With a very deft move, Jim dodges Higgins's restraining hand and appears at my side. He looks down and stammers, "I-I wish it could have been more. I wish we could've gone fishin' together like we used to do, Missy. I wish—"

Whatever Jim Tanner wishes is cut short as Higgins collars him and tosses him out the door. My trusty wedges are set, and that door will not open again till morning.

I rise and towel off and Higgins gets me my nightdress and cap and I sinfully revel in his attention and then crawl into the bed and sink into the feather mattress with a heartfelt groan of more pure pleasure. I close my eyes and offer up yet another heartfelt prayer for Jaimy Fletcher's safety, and I do it quickly, for I know sleep is coming on fast. Tomorrow I shall think and plot and plan, but for now...

Ah, sweet sleep...

Chapter 3

The next morning, we're up with the dawn. We will have breakfast, then the horses will be saddled and we will be off again.

At breakfast Higgins and I have some time to talk.
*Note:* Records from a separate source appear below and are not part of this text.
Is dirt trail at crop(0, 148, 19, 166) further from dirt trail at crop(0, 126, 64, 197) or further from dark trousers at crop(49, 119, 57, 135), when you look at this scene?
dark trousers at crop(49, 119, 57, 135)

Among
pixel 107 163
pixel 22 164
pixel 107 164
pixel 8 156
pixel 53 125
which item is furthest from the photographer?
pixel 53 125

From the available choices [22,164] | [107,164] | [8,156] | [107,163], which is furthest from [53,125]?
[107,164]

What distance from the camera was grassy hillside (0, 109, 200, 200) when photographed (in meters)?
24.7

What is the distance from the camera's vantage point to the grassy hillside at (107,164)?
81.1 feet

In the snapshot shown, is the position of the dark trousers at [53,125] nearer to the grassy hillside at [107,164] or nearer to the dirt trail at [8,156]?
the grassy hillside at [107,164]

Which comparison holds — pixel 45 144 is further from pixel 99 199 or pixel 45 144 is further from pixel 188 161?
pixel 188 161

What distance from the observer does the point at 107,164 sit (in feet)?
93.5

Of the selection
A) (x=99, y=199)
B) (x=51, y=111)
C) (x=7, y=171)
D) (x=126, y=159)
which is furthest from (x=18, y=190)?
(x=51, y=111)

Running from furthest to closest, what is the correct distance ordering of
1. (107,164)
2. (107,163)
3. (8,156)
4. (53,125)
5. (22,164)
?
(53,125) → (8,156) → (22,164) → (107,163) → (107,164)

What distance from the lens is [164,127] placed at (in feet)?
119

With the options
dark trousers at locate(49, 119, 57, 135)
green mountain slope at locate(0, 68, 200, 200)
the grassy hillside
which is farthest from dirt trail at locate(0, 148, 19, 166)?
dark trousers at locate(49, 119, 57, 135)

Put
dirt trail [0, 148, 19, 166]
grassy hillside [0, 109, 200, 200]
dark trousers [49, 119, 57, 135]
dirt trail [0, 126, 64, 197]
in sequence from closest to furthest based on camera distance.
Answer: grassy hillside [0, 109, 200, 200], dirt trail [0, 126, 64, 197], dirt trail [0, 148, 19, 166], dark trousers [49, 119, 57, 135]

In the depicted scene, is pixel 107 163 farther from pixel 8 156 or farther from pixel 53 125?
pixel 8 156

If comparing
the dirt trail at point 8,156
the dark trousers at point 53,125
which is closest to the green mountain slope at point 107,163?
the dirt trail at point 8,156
"So the plan is to go to this Allegheny River, which you have on good information flows into the Ohio and hence into the Mississippi, and we pay for passage downriver to New Orleans, and then book passage on a ship bound for God-knows-where?" asks Higgins, with not a little doubt in his voice.
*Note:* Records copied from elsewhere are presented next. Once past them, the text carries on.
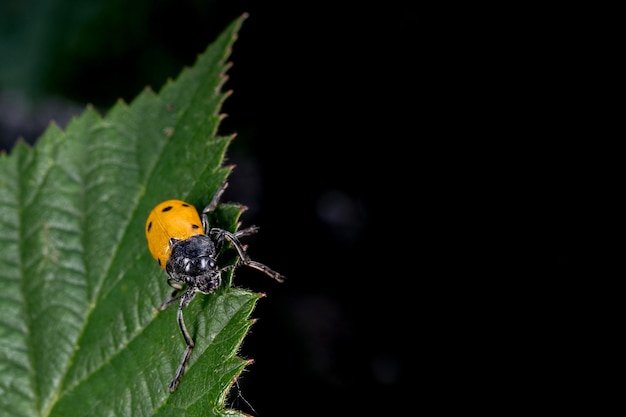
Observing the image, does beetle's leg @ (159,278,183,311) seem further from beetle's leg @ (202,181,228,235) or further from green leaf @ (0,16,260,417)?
beetle's leg @ (202,181,228,235)

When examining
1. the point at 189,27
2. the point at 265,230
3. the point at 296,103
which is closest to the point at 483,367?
the point at 265,230

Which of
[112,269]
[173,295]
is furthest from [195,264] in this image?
[112,269]

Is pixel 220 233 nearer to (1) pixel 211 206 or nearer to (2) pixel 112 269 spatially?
(1) pixel 211 206

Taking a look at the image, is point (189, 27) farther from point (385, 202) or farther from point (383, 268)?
point (383, 268)

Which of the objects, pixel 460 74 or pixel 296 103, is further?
pixel 296 103

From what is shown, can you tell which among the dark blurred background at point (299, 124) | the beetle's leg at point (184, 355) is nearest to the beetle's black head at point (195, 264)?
the beetle's leg at point (184, 355)
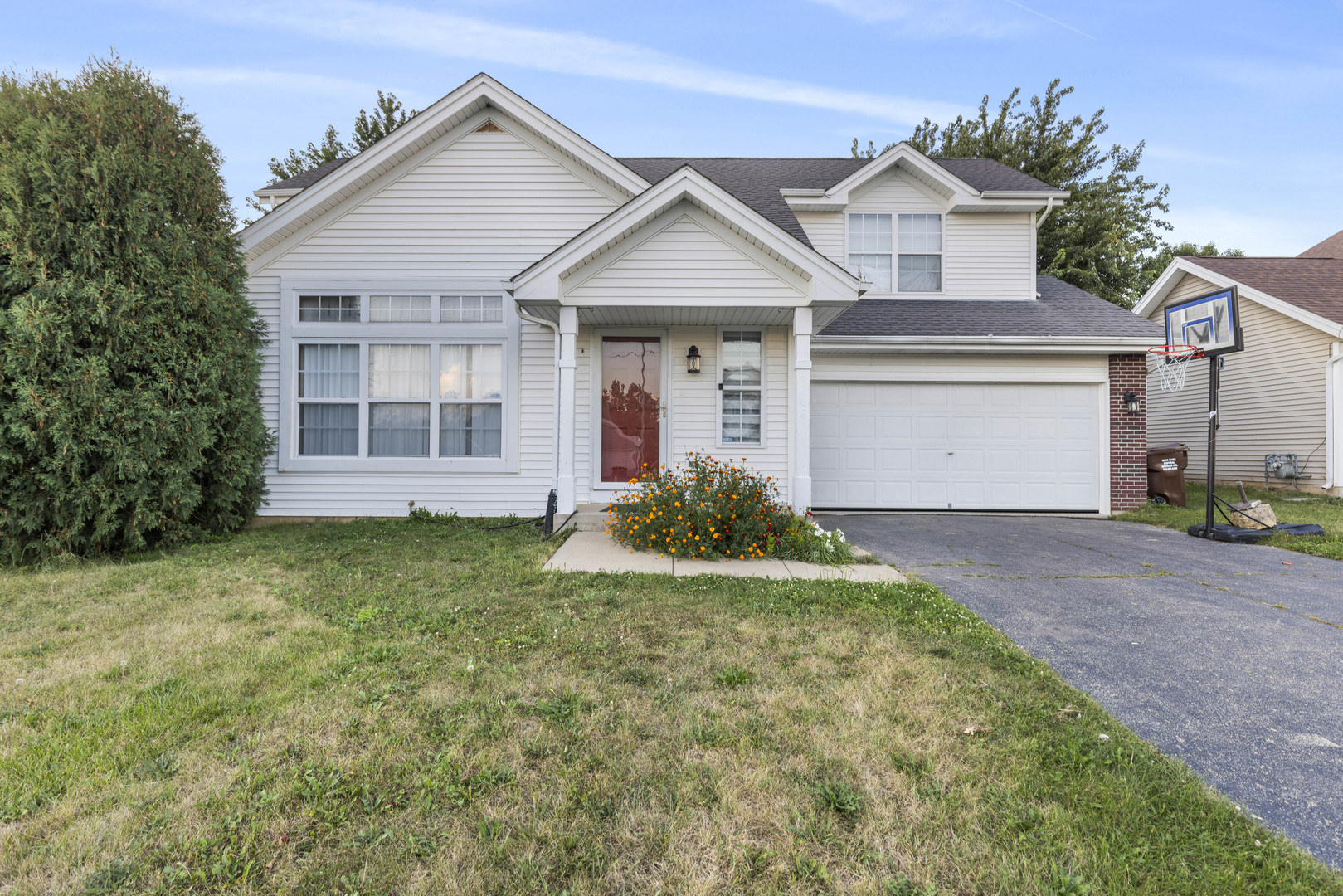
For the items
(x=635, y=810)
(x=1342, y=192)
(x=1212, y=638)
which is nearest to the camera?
(x=635, y=810)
"Aye. We'll decide in New Orleans what our next move will be. At least we'll be safe there, as it is a French port. Or a Spanish port. I forget which."

"Ah, Miss. I'm afraid you're mistaken. It is now an American port. Their President Jefferson has recently bought it from our old friend Monsieur Napoléon."
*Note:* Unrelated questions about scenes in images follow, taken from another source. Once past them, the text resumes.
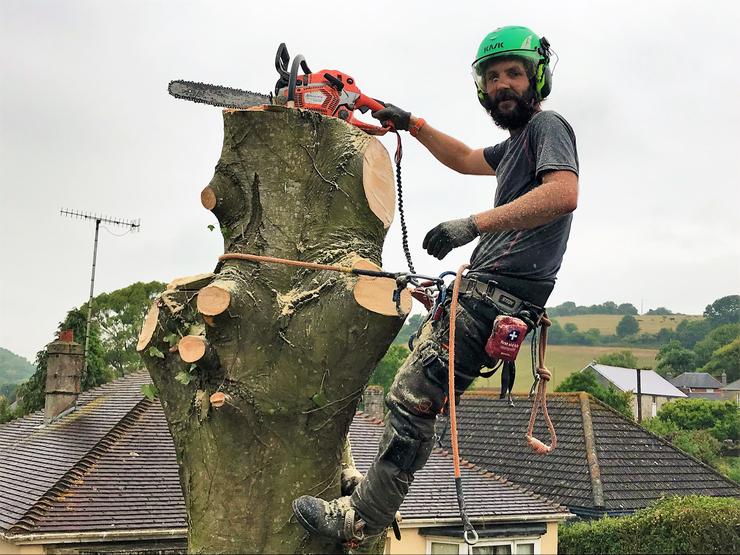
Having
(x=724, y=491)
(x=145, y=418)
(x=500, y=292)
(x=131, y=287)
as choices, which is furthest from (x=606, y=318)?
(x=500, y=292)

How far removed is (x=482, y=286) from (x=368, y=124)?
3.95 ft

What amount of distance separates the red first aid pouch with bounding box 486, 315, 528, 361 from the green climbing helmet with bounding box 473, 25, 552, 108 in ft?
3.43

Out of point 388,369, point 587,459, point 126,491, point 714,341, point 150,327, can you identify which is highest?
point 714,341

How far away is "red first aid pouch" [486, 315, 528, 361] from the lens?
303cm

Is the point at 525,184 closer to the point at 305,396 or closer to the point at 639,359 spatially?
the point at 305,396

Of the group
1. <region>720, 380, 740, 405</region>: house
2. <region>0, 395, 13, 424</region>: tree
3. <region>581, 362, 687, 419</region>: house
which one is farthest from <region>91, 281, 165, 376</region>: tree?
<region>720, 380, 740, 405</region>: house

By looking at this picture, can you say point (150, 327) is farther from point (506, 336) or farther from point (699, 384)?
point (699, 384)

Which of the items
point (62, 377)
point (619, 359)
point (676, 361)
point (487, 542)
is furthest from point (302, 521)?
point (676, 361)

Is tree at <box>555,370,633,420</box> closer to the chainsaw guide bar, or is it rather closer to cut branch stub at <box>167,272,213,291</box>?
the chainsaw guide bar

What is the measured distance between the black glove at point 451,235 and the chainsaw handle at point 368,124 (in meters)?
1.01

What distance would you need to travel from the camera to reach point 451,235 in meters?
3.01

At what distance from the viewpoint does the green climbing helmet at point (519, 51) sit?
3.21 meters

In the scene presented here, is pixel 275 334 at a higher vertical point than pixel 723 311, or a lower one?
lower

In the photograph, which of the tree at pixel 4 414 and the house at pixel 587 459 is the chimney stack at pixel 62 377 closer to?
the house at pixel 587 459
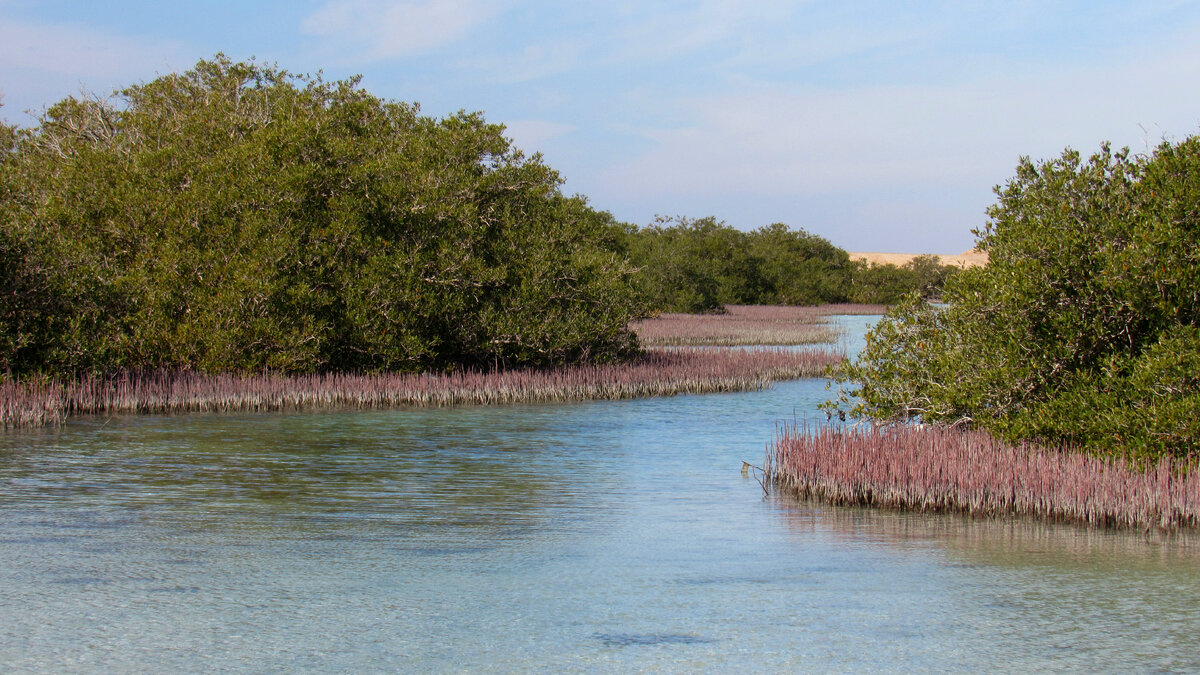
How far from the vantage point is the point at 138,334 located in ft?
60.1

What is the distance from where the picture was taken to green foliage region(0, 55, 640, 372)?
18.1 m

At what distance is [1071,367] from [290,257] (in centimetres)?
1287

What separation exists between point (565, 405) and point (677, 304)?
34.8m

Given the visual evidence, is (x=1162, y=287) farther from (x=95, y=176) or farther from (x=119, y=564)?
(x=95, y=176)

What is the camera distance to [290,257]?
736 inches

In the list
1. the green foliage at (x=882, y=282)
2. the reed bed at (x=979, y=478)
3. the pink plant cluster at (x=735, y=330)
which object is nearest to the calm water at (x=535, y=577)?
the reed bed at (x=979, y=478)

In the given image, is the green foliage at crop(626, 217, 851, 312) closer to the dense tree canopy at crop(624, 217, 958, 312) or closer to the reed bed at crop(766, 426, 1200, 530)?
the dense tree canopy at crop(624, 217, 958, 312)

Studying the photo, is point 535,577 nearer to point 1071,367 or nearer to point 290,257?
point 1071,367

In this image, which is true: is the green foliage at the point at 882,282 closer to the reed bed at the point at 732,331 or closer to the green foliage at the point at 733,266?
the green foliage at the point at 733,266

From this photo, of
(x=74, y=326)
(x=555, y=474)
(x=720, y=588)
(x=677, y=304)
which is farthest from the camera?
(x=677, y=304)

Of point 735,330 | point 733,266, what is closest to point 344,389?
point 735,330

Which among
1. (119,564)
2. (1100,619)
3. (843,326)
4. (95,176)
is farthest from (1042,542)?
(843,326)

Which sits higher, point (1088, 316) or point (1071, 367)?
point (1088, 316)

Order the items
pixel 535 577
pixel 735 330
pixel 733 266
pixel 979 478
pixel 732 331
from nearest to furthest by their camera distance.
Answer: pixel 535 577 < pixel 979 478 < pixel 732 331 < pixel 735 330 < pixel 733 266
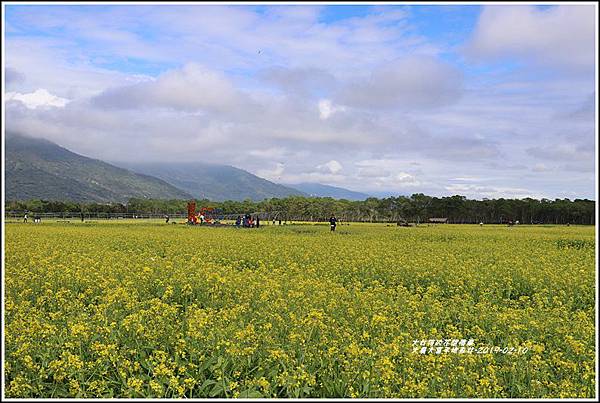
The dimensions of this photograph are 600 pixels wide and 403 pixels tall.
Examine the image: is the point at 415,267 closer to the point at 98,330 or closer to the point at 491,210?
the point at 98,330

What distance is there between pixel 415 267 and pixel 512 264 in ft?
11.1

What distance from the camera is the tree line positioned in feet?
271

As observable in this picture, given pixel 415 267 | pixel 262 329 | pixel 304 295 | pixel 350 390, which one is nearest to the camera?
pixel 350 390

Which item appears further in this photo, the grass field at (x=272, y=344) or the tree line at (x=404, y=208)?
the tree line at (x=404, y=208)

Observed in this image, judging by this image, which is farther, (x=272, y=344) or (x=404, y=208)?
(x=404, y=208)

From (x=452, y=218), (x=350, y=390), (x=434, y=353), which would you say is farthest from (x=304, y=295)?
(x=452, y=218)

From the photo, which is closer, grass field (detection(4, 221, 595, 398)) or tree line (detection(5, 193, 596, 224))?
grass field (detection(4, 221, 595, 398))

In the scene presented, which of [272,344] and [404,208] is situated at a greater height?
[404,208]

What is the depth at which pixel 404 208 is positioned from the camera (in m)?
108

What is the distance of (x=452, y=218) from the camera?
322ft

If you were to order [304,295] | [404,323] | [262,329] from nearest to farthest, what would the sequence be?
[262,329] < [404,323] < [304,295]

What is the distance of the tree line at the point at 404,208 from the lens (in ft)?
271

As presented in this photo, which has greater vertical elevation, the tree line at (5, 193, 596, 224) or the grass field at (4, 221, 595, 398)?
the tree line at (5, 193, 596, 224)

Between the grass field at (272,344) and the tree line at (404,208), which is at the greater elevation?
the tree line at (404,208)
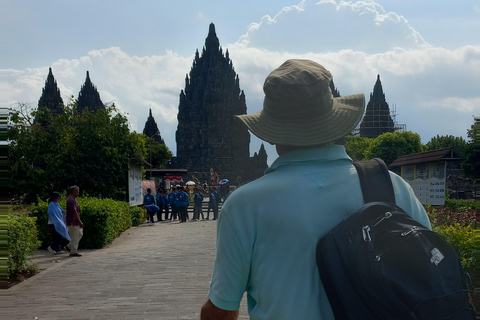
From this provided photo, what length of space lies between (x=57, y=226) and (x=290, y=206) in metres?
10.1

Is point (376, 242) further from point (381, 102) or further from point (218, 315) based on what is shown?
point (381, 102)

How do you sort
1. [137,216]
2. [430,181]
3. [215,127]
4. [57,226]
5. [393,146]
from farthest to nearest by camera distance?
[215,127] < [393,146] < [137,216] < [57,226] < [430,181]

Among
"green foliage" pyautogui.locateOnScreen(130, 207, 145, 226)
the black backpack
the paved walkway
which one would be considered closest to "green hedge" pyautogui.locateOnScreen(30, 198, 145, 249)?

"Indeed? When did that happen?"

"About three years ago. It was called the Louisiana Purchase."

"How much did he pay for it?"

"About three cents an acre, I hear."

"Ah, these sharp Yankee traders," I say, patting my lips with my napkin, a lady again. "Still, they bear no special love for the British, so I should be safe there."

I recalled Amy Trevelyne saying something about all that when we were up on the widow's walk at the school, enjoying the spring air before the disastrous outing that resulted in all us girls (except Amy) getting nabbed by that slaver. At the time, when she said it was an enormous amount of land and a grand and great thing, I came back at her to ask, "Ain't you Yankees got enough land, for God's sake?" and she said that it's more about national borders and protection from foreign invasion than being just about land. She said the President had sent out an expedition to chart the new lands and it was due back this summer. I said, "Oh, Amy, wouldn't you just love to have gone along on that expedition?" and she looked at me as if I had lost my senses and said, "Certainly not, how could you ever think that?" "All those new places and wonders to see," I said back at her, and she said, "All those bugs and red savages and wild animals, you mean. How could you want that, Sister? I swear, had I not seen you
déshabillé
on many—in fact, too many—occasions, I would suspect that you were not even of the gentle sex." Though she and I are the very best of friends, we are cut from different cloth, I guess.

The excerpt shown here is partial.